Major Areas where AI is Contributing in Recruiting Process:
● Attracting talent and screening several resumes
● Reduction of bias and promotion of diversity
● Responding to applications and answering candidate queries
● Detect attrition patterns
● Schedule management

Is Human Judgment Still Needed in Hiring to Reduce Bias?

Definitions and statistical measures of fairness may be helpful. Still, they do not consider the social contexts into which an AI system operates or how the data were collected. Therefore, it is essential to consider when and in what form human judgment is needed. What are the criteria for deciding when a system has sufficiently minimized bias to be used publicly? Additionally, in which situations is it acceptable to make fully automated decisions? No algorithm can resolve such questions.

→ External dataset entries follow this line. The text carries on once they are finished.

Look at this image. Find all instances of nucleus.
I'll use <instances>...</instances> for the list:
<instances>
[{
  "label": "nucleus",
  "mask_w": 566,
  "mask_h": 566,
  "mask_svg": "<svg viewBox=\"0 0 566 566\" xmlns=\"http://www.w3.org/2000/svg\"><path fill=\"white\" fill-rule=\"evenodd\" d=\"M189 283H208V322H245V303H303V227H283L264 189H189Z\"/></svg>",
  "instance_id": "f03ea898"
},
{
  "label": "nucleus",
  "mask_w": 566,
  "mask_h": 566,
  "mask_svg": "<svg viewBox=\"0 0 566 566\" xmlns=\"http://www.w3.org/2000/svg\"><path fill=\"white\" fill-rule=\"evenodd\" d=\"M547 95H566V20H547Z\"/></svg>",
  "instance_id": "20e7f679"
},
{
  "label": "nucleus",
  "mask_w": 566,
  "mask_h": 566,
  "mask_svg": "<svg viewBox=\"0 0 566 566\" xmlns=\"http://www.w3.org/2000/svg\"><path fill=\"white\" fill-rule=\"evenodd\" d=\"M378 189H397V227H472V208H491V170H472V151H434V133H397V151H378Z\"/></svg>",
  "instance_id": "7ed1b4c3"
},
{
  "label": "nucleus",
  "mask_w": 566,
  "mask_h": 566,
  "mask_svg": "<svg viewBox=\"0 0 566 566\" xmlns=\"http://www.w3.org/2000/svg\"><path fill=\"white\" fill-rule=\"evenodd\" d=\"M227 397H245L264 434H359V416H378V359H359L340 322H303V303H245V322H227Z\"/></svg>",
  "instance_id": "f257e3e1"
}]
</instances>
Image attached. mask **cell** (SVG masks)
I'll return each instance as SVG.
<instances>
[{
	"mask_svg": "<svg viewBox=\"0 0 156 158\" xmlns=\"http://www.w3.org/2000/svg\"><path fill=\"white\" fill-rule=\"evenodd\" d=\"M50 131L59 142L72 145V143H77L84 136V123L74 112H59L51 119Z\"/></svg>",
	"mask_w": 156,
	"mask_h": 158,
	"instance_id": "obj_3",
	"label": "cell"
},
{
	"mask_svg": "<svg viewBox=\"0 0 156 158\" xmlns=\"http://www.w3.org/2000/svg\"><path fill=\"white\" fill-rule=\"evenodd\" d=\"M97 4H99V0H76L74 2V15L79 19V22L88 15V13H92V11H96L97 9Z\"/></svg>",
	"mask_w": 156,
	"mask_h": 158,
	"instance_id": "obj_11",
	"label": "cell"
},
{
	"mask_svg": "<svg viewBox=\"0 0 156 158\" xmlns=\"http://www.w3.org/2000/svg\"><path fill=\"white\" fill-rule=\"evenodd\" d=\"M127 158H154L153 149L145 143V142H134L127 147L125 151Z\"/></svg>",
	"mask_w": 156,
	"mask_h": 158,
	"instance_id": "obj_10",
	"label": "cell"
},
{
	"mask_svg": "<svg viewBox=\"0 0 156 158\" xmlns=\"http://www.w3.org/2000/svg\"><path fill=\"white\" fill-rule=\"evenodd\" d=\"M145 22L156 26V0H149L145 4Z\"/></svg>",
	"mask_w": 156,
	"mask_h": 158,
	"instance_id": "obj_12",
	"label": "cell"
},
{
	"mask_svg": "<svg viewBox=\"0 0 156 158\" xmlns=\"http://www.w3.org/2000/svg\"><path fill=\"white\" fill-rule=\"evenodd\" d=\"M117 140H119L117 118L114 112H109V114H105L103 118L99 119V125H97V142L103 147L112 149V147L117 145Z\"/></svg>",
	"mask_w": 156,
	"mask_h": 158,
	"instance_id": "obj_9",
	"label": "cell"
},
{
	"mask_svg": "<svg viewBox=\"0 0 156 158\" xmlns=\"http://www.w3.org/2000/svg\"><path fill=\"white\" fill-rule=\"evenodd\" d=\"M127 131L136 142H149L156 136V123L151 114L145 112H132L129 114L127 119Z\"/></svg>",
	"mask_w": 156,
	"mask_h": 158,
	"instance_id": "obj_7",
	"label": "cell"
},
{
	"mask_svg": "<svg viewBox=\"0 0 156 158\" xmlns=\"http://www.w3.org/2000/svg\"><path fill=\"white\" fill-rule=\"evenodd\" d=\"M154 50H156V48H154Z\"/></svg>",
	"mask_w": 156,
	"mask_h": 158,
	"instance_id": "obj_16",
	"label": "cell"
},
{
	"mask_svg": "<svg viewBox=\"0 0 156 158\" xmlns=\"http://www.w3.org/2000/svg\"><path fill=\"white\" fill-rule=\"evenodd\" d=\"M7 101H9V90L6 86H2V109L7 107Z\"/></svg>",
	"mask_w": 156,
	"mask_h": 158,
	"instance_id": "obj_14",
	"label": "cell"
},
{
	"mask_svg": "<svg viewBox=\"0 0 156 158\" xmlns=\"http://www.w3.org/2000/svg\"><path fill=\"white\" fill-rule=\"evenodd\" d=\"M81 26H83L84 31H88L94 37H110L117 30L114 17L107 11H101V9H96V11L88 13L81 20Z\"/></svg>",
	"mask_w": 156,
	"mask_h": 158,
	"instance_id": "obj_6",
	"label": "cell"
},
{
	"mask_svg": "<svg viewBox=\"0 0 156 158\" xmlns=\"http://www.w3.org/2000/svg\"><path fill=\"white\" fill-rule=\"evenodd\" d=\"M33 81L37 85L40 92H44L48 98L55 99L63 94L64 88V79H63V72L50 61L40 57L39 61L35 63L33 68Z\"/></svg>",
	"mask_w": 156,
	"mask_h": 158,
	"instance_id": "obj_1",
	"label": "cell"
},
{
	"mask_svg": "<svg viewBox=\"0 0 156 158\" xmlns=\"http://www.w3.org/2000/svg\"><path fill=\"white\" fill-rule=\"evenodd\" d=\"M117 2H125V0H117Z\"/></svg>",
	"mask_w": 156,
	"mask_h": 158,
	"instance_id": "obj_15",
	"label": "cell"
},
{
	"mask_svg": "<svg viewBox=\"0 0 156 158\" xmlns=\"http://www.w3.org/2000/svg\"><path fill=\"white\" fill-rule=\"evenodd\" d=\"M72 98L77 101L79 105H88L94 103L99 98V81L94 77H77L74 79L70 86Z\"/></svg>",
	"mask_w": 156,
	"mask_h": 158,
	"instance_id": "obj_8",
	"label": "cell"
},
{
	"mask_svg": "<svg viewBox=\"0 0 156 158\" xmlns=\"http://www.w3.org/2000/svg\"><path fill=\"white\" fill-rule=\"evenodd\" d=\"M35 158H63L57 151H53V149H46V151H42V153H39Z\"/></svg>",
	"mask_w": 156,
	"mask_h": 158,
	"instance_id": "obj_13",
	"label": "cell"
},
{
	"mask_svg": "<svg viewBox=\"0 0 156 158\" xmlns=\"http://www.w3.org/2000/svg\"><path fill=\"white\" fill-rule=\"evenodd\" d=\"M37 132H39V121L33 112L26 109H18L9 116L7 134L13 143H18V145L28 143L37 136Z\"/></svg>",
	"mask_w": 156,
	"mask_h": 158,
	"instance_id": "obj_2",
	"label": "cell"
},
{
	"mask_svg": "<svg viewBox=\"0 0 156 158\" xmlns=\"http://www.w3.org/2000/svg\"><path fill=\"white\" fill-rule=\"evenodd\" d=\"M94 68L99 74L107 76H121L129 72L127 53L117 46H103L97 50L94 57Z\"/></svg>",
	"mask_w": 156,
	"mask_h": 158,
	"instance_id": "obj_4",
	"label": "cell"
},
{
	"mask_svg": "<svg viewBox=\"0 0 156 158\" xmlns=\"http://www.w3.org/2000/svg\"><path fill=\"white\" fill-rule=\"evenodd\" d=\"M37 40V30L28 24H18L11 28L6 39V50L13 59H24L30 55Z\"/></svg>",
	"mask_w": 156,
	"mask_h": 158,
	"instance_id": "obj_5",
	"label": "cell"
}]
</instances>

No machine can determine the correct answers; it requires human judgment and methods, including social sciences, law, and ethics, to develop standards to use AI ethically and without bias.

Conclusion:

There is no doubt that AI is an efficient technology that can help with numerous HR functions; however, some functions still require human intervention. Human control is still needed to guarantee that AI does not replicate or introduce new biases based on the data we provide. By ranking and grading prospects and then analyzing the demographic breakdown of those candidates, recruiting AI algorithms can be evaluated for bias. The good news is that if AI does reveal a bias in your hiring, you'll have the opportunity to address it. We can use our human judgment and knowledge, aided by AI, to determine how to correct any biases and enhance our procedures. Human resource leaders can integrate AI with numerous HR functions to ensure effective AI and Talent Management, resulting in retaining top talent and attracting new talent.